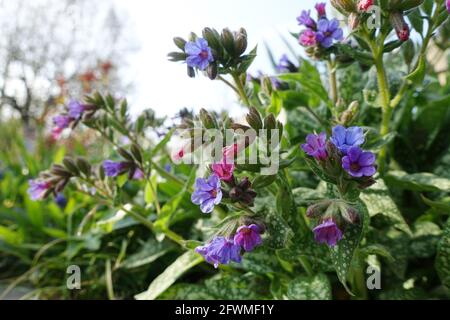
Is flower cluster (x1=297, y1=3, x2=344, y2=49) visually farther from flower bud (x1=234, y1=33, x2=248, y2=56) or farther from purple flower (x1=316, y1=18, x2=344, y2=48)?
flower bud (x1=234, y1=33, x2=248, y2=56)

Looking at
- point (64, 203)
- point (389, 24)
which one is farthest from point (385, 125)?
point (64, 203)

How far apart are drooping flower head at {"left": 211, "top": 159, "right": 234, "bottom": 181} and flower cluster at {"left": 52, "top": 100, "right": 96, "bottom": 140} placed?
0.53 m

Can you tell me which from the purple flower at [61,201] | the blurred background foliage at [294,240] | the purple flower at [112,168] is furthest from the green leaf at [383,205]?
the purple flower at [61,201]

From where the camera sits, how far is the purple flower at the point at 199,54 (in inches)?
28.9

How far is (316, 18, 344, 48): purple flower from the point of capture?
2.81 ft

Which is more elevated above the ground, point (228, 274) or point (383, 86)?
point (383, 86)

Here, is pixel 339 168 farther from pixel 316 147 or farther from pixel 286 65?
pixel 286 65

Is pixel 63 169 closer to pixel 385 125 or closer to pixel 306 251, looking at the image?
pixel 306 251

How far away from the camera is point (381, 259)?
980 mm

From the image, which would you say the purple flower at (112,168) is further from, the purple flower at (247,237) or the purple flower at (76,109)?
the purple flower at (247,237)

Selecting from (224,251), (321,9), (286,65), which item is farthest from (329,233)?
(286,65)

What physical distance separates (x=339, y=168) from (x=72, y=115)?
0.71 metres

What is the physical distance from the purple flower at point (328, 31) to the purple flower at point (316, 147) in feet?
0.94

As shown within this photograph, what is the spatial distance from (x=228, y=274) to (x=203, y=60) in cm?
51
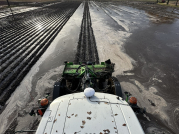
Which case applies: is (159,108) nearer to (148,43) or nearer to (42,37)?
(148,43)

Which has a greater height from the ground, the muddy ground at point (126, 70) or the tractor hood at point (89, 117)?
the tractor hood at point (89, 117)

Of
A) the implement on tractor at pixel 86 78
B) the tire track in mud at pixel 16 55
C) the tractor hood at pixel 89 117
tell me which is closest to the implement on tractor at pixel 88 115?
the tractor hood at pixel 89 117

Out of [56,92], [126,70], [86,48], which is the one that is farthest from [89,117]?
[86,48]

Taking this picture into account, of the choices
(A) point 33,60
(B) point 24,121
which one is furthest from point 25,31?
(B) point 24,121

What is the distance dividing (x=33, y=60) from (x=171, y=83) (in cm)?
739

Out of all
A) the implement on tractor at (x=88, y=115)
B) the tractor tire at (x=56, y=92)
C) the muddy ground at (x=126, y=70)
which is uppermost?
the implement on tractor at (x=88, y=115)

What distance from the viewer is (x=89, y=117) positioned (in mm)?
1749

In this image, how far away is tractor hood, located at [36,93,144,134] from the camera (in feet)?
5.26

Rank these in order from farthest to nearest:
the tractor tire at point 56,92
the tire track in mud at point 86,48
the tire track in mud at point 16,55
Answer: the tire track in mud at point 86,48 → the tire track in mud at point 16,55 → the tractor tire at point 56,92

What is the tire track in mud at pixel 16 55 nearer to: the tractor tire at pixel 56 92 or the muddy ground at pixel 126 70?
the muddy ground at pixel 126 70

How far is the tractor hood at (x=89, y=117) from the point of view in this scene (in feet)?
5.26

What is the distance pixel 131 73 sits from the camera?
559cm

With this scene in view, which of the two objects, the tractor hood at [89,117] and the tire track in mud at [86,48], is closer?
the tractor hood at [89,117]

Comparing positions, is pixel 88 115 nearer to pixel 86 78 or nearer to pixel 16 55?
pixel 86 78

• **Aim**: Please repeat the data above word for word, starting with the line that contains "With this scene" and going on through the last line of the data.

• **Problem solution**:
With this scene in view, which of the two objects, the tractor hood at [89,117] and the tire track in mud at [86,48], is closer?
the tractor hood at [89,117]

Comparing positions, is pixel 88 115 nearer to pixel 86 78 or nearer to pixel 16 55?
pixel 86 78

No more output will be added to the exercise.